# What evil lurks in the North Woods of WI



## hunter63 (Jan 4, 2005)

Will be heading out to the north woods for opening of the WI 10 day deer season, got this today, in an e-mail;


Never go into the woods alone---or unarmed-----in Wisconsin 
1 

2 
This mountain lion was hit by a car between -Eagle - River -and 
Woodruff, Wi. 
Dept. of Natural Resources had to come and put him down. 
He charged the DNR warden in the process. Look at those PAWs! 



















Honey, see I told you I'm gonna *need* a new .50 S&W Desert Eagle................


----------



## bowdonkey (Oct 6, 2007)

Beautiful cat in a way it's to bad it's dead. Housecats are another matter though!


----------



## oldcj5guy (Jul 24, 2006)

This poor cat has been killed so many times in so many different states that it is getting pathetic. First time I saw this picture was 5yrs ago.


----------



## SunnyJim (Oct 28, 2008)

Good luck h63,

I'll be in the treacherous woods of southwest 'Sconnie, where the dread FERAL PIG roams

Cheers, SJ


----------



## hunter63 (Jan 4, 2005)

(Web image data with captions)
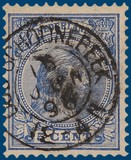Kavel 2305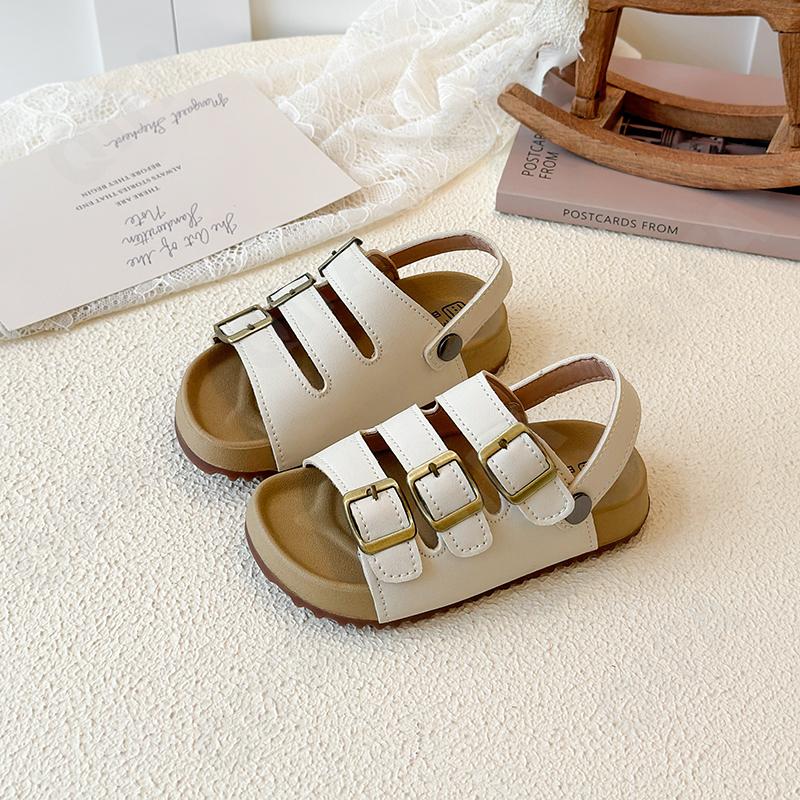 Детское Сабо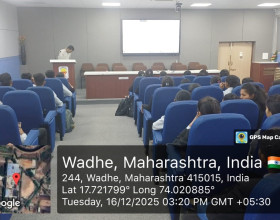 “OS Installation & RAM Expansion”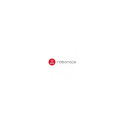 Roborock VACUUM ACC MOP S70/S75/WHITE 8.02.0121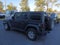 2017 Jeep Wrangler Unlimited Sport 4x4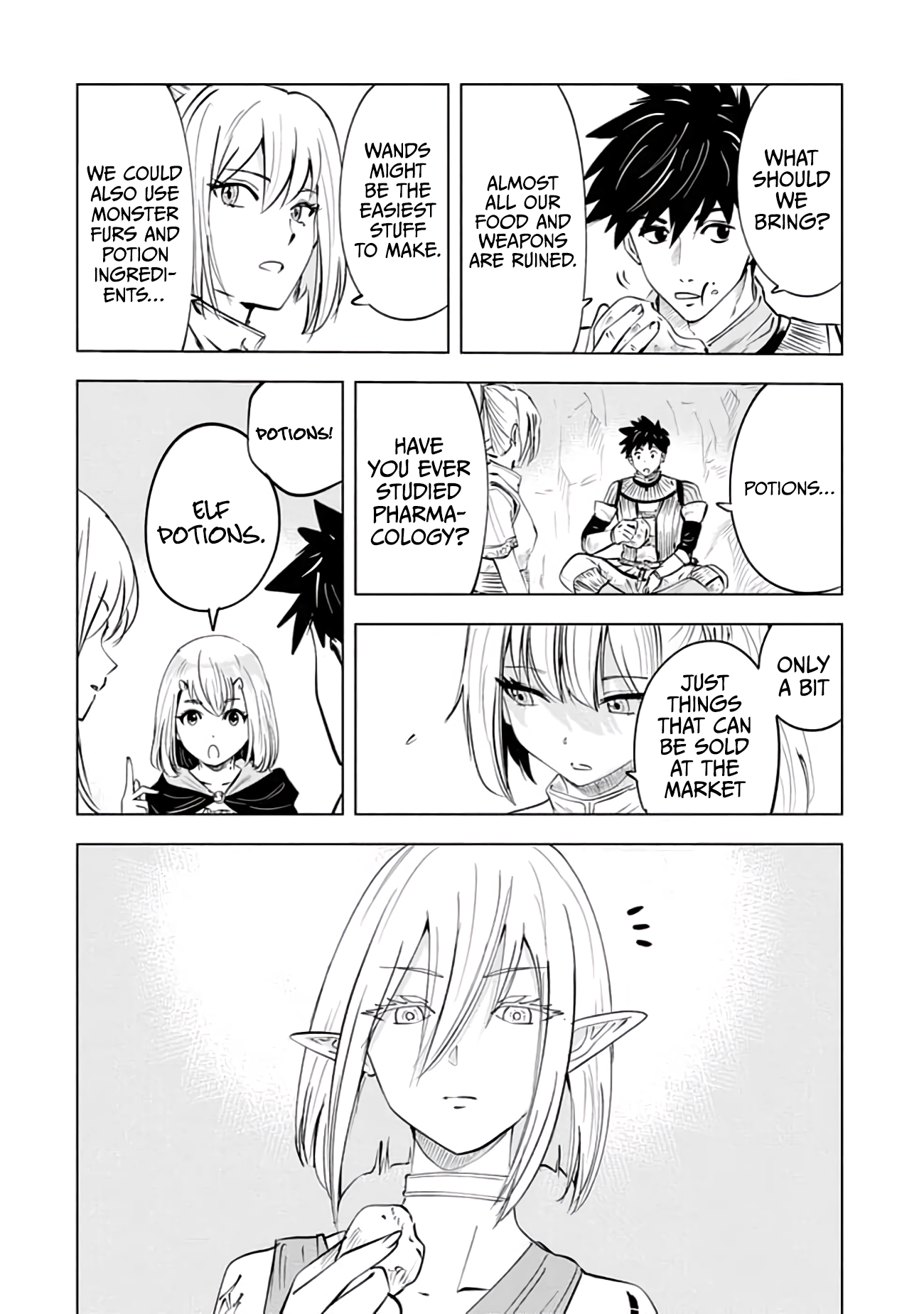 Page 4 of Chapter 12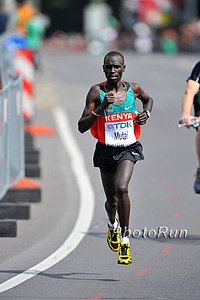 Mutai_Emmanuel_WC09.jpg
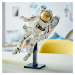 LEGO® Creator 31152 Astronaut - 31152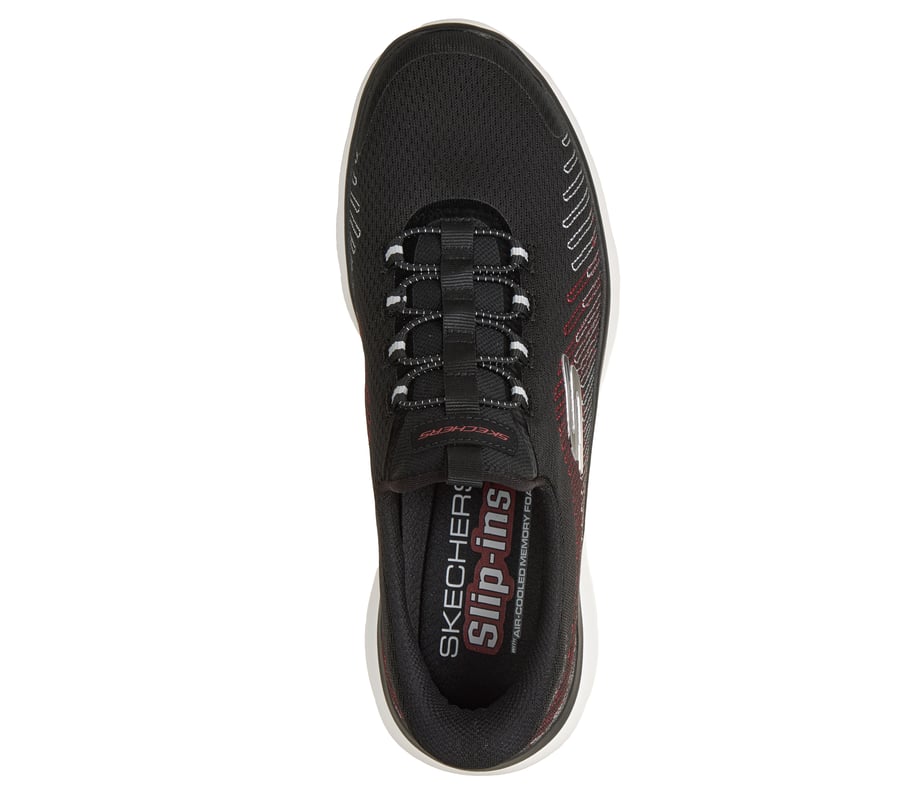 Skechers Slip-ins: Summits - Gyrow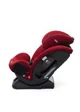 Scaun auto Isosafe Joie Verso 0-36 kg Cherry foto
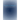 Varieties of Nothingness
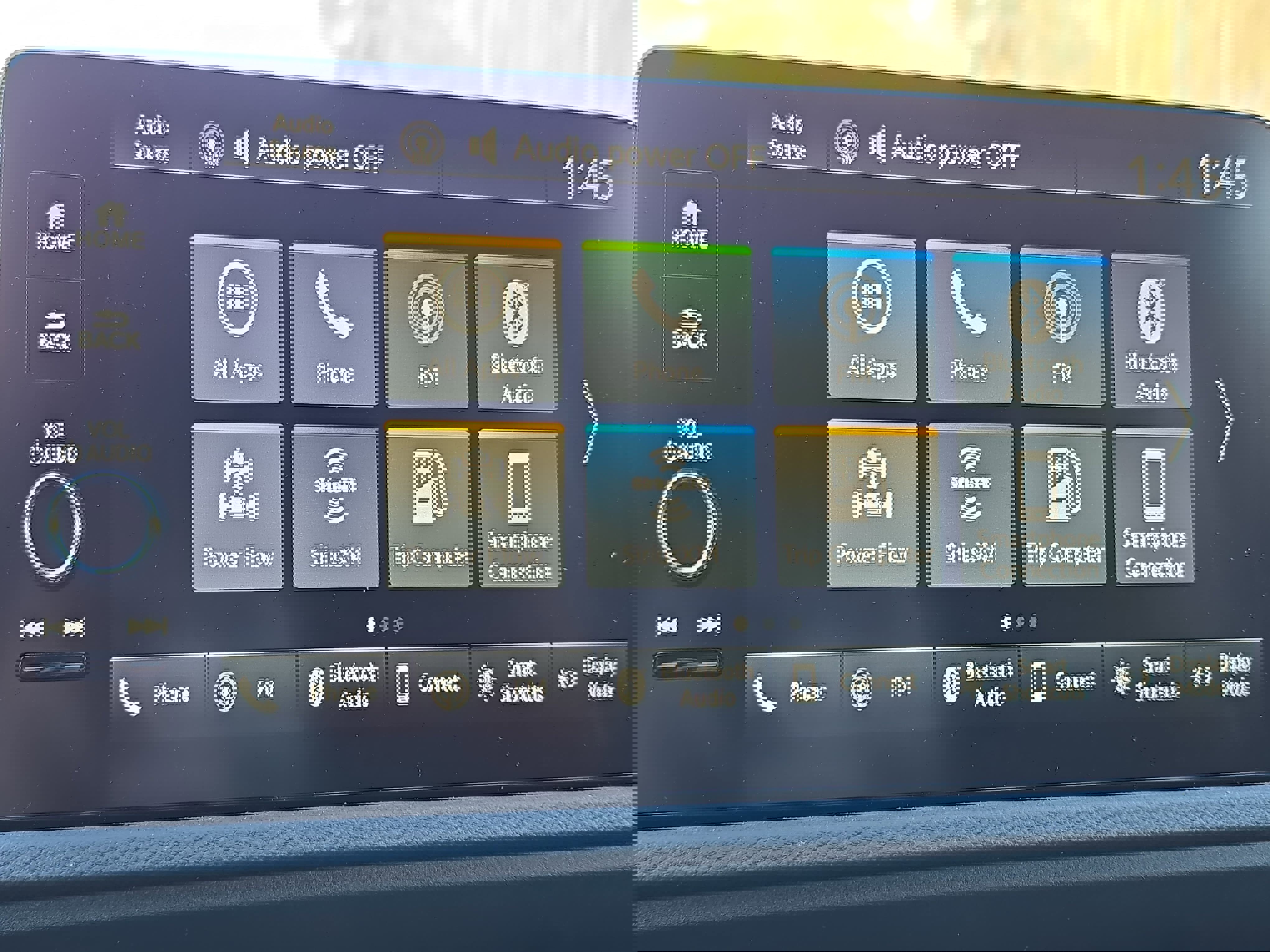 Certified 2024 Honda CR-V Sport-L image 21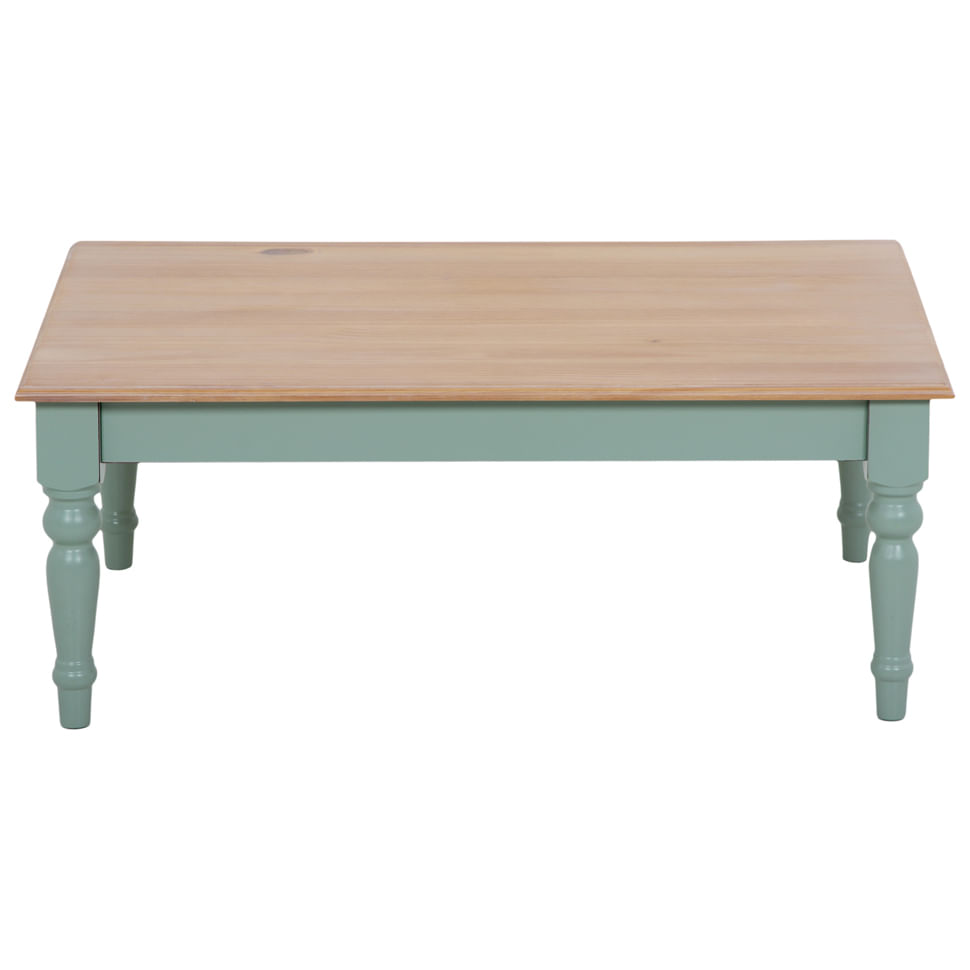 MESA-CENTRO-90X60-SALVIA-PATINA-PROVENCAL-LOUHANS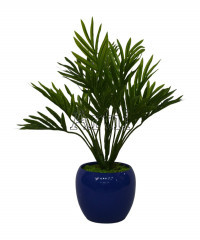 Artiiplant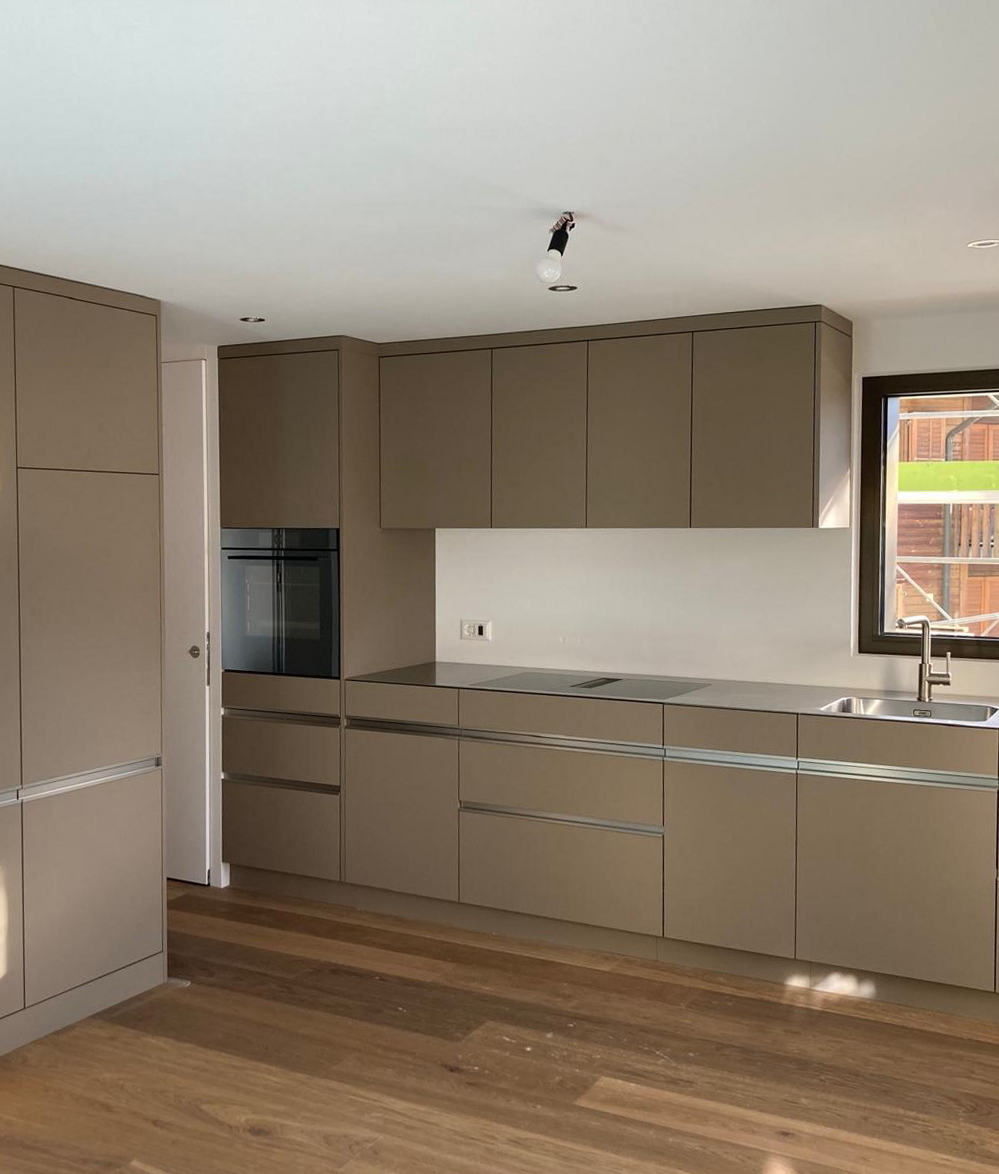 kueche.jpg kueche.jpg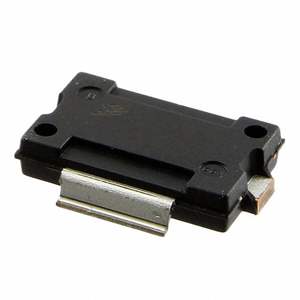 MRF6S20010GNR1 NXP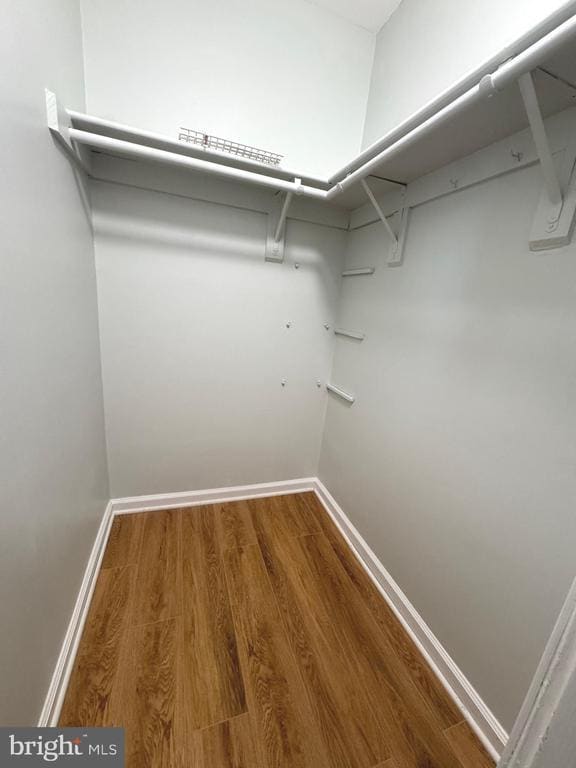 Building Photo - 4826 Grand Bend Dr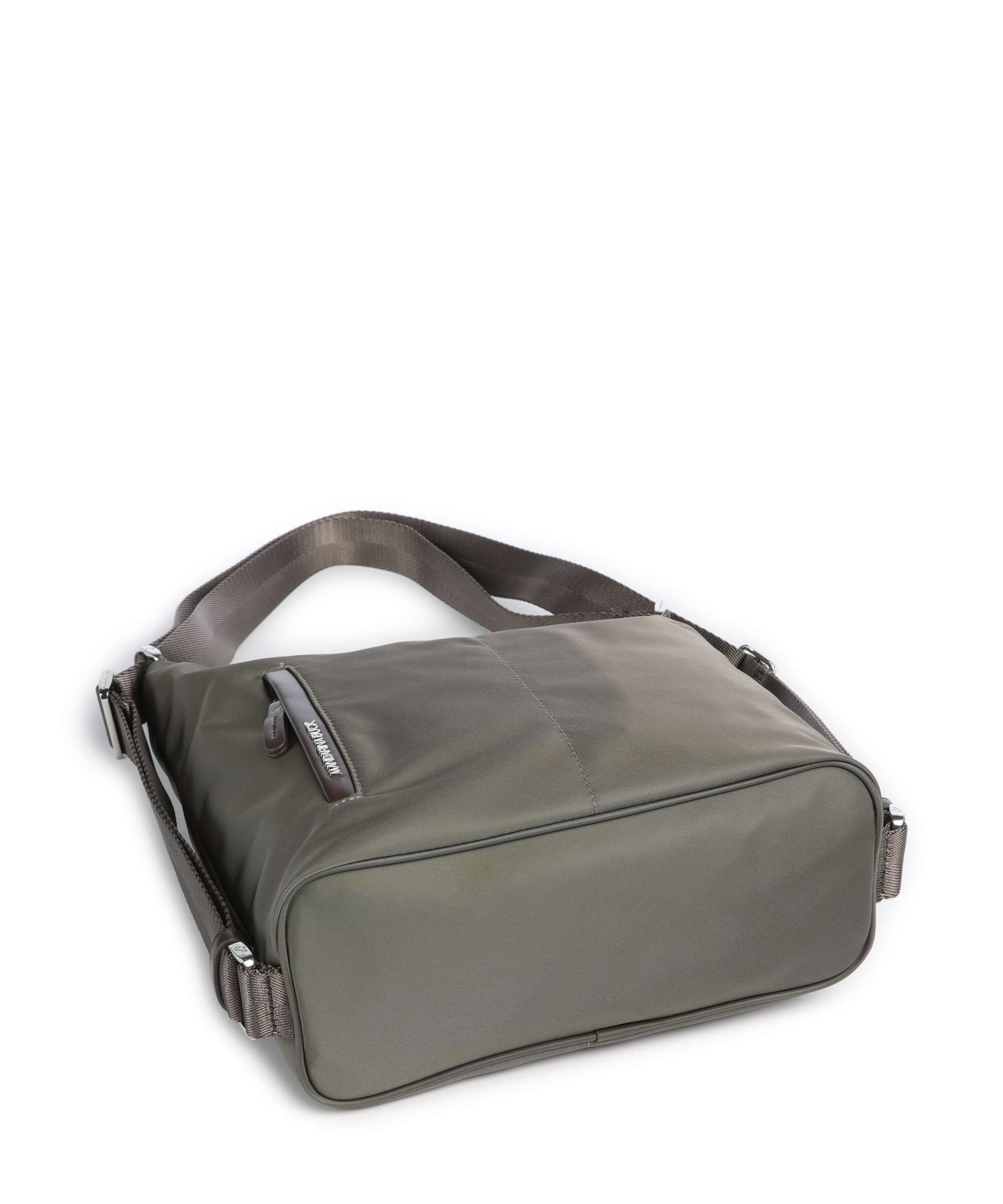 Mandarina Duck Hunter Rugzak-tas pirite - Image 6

Problems and tasks -
(A) Translate this sentence from the forum thread into Spanish: "This poor cat has been killed so many times in so many different states that it is getting pathetic."
(B) Does each statement agree with the forum thread? Answer yes or no for each and quote the words that decide it.
(i) The mountain lion in the e-mail was hit by a car.
(ii) oldcj5guy first saw the picture two years ago.
(iii) SunnyJim will be hunting in the northern part of Wisconsin.
(C) Answer these questions from the forum thread:
(i) How many days does the WI deer season that hunter63 is heading out for last?
(ii) Who had to come and put the mountain lion down?
(iii) What animal does SunnyJim say roams the woods where he will be?

Outputs by task -
(A) A este pobre gato lo han matado tantas veces en tantos estados distintos que ya resulta patético.

(B)
(i) Yes: "This mountain lion was hit by a car"
(ii) No: "First time I saw this picture was 5yrs ago."
(iii) No: "I'll be in the treacherous woods of southwest 'Sconnie"

(C)
(i) 10 days
(ii) The Dept. of Natural Resources
(iii) The feral pig